His lips graze mine, and he’s about to take my bottom lip into his mouth when I blurt, “I’m a virgin!”

I knew I had to say something that would make me less attractive, but I want to kick my ass for saying something so personal about myself in public. People are now staring us because I was much louder than I had realized.

He pulls back from me, sinking further into his seat, and his hand lowers from my face in the process. “Huh.” That’s all he says for at least thirty seconds before I begin to panic.

“Say something,” I command because I have no idea what else there is to say after shouting that I’m a virgin in front of everyone.

“What’s there to say? You’re a virgin.” His deep voice lowers almost to a whisper. “Are you trying to scare me away? Because it’s not going to work.”

“I thought you should know, so you don’t have any expectations.”

“Up until a minute ago, the only expectation I had was that you would kiss me back. I meant it when I said that I like you. Considering we barely know each other, I like you a lot more than I should.”

“I know what you mean,” I mutter, “because I feel it, too.” My words bring a smile to his handsome face until I finish, “What about your mystery girl? Are you giving up on her?”

I mention her to see if Shawn is still serious about the other girl. While I feel guilty for not admitting we are the same person, I just told him, along with everyone in Philadelphia that I’m a virgin, to kill the mood. I also did it to keep him from liking me. Too bad my plan backfired. That seems to happen a lot with Shawn.

Once we reach my second stop, where I have to wait for another bus, Shawn gets up and helps me out of my chair and into the aisle. We walk toward the front with his big hands cupping my shoulders, guiding me to the exit.

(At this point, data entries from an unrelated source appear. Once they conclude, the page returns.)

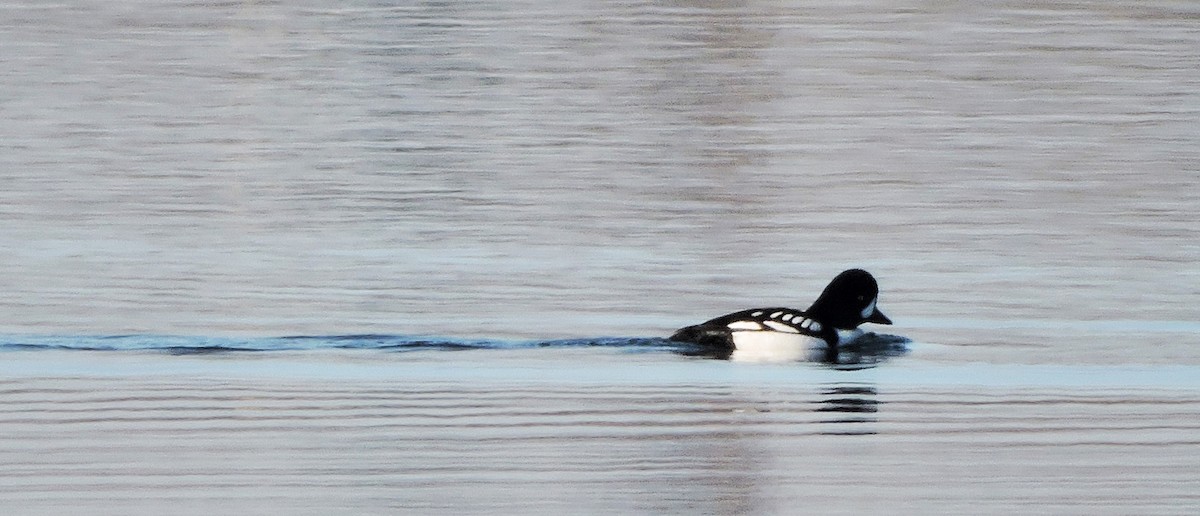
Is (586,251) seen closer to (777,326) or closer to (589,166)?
(777,326)

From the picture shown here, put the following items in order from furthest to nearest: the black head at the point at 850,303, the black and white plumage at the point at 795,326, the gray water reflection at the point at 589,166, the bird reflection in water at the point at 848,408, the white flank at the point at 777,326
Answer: the gray water reflection at the point at 589,166 → the black head at the point at 850,303 → the white flank at the point at 777,326 → the black and white plumage at the point at 795,326 → the bird reflection in water at the point at 848,408

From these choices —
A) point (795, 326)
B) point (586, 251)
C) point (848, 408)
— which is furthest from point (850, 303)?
point (586, 251)

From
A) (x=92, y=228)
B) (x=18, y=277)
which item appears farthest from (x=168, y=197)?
(x=18, y=277)

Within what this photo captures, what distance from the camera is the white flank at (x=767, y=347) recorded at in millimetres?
11898

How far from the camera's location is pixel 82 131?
2120 cm

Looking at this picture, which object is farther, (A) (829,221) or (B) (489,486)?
(A) (829,221)

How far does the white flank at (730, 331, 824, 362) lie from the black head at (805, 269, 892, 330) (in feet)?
1.57

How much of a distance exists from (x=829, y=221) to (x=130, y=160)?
20.8ft

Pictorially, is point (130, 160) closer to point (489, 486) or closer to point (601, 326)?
point (601, 326)

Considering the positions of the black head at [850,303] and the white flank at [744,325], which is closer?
the white flank at [744,325]

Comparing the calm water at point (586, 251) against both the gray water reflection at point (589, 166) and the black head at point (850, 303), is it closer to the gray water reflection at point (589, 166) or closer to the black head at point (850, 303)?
the gray water reflection at point (589, 166)

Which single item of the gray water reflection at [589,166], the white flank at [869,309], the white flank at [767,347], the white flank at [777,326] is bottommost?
the white flank at [767,347]

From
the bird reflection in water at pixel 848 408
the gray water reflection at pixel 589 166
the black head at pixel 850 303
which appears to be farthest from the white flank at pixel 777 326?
the bird reflection in water at pixel 848 408

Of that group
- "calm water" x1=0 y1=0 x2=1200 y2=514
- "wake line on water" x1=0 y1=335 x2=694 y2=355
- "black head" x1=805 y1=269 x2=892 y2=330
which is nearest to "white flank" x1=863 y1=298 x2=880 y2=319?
"black head" x1=805 y1=269 x2=892 y2=330
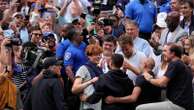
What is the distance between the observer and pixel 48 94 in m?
9.81

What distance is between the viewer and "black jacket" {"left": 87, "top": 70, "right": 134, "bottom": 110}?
29.9ft

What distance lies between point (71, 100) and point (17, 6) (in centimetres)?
768

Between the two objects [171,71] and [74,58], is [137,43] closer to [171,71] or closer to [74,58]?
[74,58]

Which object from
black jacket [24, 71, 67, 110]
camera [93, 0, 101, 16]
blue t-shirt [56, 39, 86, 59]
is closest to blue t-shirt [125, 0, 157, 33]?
blue t-shirt [56, 39, 86, 59]

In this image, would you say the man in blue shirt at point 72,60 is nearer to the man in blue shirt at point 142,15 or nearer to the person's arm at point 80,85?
the person's arm at point 80,85

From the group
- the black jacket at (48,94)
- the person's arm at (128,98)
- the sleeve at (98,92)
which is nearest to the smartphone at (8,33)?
the black jacket at (48,94)

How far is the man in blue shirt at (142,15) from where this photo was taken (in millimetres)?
13734

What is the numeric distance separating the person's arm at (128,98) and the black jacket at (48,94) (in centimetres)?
93

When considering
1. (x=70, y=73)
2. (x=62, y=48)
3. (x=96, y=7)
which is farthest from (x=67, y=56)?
(x=96, y=7)

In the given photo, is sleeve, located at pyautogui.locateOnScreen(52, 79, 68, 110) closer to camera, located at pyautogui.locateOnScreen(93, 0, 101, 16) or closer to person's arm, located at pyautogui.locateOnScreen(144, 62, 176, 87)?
person's arm, located at pyautogui.locateOnScreen(144, 62, 176, 87)

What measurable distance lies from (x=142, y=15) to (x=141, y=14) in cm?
4

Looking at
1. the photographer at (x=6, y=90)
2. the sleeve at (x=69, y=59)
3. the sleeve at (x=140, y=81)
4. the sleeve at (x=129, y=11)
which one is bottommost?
the photographer at (x=6, y=90)

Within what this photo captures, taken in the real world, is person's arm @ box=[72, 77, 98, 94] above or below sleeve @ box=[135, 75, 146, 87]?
below

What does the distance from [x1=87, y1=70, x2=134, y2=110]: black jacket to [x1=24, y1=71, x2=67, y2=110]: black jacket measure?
27.3 inches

He makes me feel safe and more secure than I have felt in a while.

Don’t get used to this.

The guilt that comes from withholding this information from him cause the bile to rise from my stomach. But I have to keep this to myself, even if it’s only for a short while. The less he knows about me, the better, although I fear I have told him too much.

Shawn forced himself into my life by joining me for the ride home, and I let him in. Once he sees the other side of me, the girl who cooks and cleans after her evil stepfamily, Shawn will not like the version he has built up in his mind as his perfect girl. I guess I should give him more credit, but it’s hard after having so much heartbreak in my life.

Shawn thanks the driver as we get off the bus and steers me toward the group of people sitting on benches, either talking amongst themselves or playing on their cell phones.

“You don’t have to do this,” I say, apprehensive. “I will be okay getting home on my own. It’s freezing outside, the streets are starting to ice up, and I have two more buses until I get to my house.”